ONU: Alerte mondiale à la surpêche

ONU - Alerte mondiale à la surpêche
Pour la première fois, l’ONU reconnaît officiellement une baisse des captures d’espèces sauvages en mer. La raréfaction des poissons conduit les pêcheurs à ratisser de plus en plus loin des côtes.

«L’océan nous dit qu’il n’en peut plus mais nous sommes sourds. Les politiques de la pêche sont absurdes et conduisent à la catastrophe.» Le Franco-Canadien Daniel Pauly, responsable de Sea Around Us, un groupe de recherche sur l’état des pêcheries basé à l’Université de Colombie-Britannique (Vancouver), est pessimiste et cite volontiers le cas de la morue à Terre-Neuve.

En 1992, le gouvernement canadien avait décrété un moratoire total sur la pêche au cabillaud (morue) dans l’archipel après l’effondrement des stocks de cette espèce, qui est massivement pêchée depuis le XVIIIe siècle. Depuis, on lit souvent que la population de morue était devenue si faible que l’espèce n’a jamais pu rebondir.

«C’est bien pire que cela, s’insurge Daniel Pauly. En réalité, la pêche n’a jamais cessé, même si elle était beaucoup plus réduite et artisanale. Il y a quatre ans, les morues sont redevenues plus nombreuses, un signe que leur population commençait à se remettre. Mais le gouvernement canadien a immédiatement autorisé la pêche au chalut. Résultat, le stock s’est de nouveau écroulé.»

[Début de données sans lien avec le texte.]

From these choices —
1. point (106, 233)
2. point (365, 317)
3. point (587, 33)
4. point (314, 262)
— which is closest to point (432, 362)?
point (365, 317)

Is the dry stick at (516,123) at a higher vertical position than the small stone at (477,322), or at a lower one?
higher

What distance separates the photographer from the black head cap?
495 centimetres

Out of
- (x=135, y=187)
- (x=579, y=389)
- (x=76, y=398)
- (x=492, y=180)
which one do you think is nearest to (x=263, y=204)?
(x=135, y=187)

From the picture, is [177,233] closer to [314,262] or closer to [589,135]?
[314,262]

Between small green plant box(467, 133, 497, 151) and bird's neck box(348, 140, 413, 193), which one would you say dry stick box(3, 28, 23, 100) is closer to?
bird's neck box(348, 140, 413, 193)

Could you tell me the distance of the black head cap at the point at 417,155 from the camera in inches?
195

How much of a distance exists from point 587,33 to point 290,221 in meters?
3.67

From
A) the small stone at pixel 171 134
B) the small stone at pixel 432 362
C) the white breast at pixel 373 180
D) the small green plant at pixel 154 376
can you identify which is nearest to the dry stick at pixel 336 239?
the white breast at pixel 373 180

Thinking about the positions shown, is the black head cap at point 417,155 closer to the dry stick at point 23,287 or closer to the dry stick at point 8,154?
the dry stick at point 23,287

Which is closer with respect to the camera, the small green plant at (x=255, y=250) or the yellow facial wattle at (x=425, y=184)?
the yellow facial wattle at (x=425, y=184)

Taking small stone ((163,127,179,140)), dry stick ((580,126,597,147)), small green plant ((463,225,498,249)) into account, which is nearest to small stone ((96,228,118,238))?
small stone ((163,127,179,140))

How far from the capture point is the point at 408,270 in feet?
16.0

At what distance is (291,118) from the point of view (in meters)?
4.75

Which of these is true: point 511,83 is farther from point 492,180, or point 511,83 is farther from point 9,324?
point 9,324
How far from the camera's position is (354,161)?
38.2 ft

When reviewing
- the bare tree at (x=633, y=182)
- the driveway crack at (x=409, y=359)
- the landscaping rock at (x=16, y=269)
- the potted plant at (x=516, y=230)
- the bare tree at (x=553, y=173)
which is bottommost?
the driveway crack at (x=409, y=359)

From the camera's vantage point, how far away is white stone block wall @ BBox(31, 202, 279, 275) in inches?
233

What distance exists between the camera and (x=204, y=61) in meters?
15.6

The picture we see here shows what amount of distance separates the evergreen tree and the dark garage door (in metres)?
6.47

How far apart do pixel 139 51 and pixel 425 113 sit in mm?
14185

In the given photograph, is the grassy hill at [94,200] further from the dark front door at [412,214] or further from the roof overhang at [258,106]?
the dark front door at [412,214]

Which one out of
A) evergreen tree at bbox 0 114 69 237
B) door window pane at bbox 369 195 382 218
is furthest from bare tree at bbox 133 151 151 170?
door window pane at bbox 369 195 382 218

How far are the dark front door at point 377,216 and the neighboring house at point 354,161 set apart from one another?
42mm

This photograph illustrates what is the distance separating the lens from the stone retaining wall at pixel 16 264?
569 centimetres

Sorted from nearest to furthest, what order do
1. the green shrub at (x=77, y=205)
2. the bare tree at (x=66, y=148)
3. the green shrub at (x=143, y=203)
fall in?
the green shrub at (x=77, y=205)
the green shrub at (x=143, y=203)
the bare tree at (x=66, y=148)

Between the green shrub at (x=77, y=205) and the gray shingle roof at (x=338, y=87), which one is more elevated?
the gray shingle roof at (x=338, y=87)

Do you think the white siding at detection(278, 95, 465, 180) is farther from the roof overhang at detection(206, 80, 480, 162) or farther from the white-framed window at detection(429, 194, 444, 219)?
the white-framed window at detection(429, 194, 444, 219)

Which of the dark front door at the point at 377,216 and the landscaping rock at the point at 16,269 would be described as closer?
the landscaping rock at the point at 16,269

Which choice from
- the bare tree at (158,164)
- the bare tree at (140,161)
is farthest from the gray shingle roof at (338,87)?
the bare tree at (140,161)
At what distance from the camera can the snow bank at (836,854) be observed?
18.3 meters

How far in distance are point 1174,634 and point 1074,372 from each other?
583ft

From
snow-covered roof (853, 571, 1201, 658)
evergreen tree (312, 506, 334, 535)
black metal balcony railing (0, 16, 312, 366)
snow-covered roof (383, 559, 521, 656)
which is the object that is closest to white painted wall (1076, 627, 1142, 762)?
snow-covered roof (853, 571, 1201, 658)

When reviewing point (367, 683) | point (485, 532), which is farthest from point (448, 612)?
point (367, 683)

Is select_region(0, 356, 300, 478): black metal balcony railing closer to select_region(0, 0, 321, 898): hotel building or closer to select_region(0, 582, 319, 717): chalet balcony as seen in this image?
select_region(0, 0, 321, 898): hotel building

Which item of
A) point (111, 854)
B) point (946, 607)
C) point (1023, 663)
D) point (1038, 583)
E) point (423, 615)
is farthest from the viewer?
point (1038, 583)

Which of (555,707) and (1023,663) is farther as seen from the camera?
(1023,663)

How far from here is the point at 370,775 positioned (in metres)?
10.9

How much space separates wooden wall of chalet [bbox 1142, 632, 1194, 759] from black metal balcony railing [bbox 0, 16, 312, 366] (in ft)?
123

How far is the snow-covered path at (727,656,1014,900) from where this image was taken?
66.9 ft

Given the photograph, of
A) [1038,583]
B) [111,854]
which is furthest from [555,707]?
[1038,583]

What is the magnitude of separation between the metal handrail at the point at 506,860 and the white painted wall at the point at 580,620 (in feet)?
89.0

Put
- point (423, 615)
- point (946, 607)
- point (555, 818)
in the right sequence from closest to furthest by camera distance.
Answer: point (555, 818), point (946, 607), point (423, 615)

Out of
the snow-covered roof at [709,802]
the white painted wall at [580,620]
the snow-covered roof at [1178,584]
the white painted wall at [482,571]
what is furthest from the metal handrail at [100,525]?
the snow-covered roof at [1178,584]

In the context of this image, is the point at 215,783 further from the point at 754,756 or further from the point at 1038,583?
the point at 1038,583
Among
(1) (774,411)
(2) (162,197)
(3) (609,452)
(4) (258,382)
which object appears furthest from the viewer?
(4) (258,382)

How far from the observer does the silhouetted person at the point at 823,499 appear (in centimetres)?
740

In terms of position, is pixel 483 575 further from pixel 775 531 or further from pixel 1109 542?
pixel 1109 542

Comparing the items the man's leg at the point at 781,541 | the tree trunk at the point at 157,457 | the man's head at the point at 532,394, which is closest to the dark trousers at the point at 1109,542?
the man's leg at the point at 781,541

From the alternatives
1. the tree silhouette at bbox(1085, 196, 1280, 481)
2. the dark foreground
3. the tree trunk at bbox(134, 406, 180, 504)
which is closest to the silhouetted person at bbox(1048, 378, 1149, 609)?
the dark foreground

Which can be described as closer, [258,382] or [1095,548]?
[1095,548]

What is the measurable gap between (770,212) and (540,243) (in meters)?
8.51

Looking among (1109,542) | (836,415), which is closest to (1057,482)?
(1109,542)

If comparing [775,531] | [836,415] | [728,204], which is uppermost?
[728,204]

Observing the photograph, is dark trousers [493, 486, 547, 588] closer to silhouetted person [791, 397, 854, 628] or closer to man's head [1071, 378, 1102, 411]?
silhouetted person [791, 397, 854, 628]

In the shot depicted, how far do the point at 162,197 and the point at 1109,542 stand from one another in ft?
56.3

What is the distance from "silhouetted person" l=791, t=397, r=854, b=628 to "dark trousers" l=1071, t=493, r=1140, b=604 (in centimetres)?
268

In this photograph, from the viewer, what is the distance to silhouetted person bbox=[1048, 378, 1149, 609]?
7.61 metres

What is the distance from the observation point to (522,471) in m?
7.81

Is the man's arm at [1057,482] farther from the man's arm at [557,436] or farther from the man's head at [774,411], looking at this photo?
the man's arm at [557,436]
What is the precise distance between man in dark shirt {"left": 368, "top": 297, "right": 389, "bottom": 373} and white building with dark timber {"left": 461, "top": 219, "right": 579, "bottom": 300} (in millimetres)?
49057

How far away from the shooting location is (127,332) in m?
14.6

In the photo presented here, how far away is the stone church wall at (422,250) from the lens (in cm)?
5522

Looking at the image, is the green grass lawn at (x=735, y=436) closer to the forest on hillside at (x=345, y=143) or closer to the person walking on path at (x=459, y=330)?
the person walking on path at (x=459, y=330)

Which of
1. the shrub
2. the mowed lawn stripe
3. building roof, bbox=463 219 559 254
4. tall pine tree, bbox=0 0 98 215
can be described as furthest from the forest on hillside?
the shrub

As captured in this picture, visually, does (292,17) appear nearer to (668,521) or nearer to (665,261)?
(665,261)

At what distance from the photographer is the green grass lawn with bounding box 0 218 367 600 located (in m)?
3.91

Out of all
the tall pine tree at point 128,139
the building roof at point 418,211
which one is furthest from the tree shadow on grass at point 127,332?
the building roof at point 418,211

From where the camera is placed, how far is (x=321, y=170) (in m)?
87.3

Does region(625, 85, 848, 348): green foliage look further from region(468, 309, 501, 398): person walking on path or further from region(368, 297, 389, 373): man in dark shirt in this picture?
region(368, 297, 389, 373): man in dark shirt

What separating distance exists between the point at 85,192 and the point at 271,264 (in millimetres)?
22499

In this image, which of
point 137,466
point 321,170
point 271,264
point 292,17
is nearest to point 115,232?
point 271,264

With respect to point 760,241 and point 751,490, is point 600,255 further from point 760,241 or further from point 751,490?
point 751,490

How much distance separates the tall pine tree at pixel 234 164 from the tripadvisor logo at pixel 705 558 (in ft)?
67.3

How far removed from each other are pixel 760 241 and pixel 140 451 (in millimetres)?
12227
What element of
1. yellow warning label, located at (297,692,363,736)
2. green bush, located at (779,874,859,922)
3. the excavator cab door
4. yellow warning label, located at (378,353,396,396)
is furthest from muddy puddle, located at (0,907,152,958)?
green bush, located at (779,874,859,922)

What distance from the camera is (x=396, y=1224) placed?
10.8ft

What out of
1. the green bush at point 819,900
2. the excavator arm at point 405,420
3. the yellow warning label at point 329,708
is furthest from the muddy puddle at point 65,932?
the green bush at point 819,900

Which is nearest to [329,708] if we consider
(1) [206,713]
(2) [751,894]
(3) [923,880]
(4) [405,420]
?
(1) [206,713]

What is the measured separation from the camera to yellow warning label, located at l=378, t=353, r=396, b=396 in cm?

Cet été, l’Organisation des Nations unies pour l’alimentation et l’agriculture (FAO) a publié son rapport 2018 sur les pêcheries. Elle reconnaît pour la première fois une diminution des captures d’espèces sauvages en mer, avec 79,3 millions de tonnes en 2016 contre 81,2 millions de tonnes en 2015. Selon la FAO, la part des espèces surexploitées est passée de 10% en 1974 à 33% en 2015, tandis que celle des espèces capturées au maximum biologiquement supportable est passée de 50 à 60%. Autrement dit, il ne reste plus aujourd’hui que 7% des espèces qui ne sont pas menacées de surpêche!